## Brief
Reproduce, word for word, the stretch of the records below from the line that contains "Upon viewing this" through the end of the records.

(Excerpt from a dataset)
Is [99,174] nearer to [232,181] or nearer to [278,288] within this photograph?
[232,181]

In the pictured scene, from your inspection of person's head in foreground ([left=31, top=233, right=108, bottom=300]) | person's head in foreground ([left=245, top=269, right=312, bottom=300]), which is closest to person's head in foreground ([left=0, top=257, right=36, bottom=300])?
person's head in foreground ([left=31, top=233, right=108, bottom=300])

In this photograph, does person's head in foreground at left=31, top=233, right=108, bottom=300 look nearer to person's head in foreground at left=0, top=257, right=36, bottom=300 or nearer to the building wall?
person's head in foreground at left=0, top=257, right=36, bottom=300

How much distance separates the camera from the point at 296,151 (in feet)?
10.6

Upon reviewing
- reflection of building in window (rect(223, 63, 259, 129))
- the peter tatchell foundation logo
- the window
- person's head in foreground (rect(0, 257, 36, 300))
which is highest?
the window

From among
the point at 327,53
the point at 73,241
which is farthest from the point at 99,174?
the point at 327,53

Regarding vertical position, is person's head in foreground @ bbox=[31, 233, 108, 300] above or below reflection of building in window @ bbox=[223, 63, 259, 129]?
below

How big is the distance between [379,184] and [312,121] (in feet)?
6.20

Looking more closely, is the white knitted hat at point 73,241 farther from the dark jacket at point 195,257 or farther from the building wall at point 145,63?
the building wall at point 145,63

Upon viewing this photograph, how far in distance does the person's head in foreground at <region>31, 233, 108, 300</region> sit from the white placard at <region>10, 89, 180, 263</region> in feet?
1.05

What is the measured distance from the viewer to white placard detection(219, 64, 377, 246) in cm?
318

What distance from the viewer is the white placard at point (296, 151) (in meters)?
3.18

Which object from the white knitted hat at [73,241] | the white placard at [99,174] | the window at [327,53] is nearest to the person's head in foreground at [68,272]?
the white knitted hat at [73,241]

## The answer
Upon viewing this photograph, how far in distance does the person's head in foreground at <region>31, 233, 108, 300</region> sit from the white placard at <region>10, 89, 180, 263</region> in feet?
1.05

What is the measured distance from the viewer to white placard detection(219, 64, 377, 246) in cm?
318

What distance from the viewer is the white placard at point (296, 151) (in meters)?
3.18

Which object from the white knitted hat at [73,241] | the white placard at [99,174] | the window at [327,53] is nearest to the person's head in foreground at [68,272]?
the white knitted hat at [73,241]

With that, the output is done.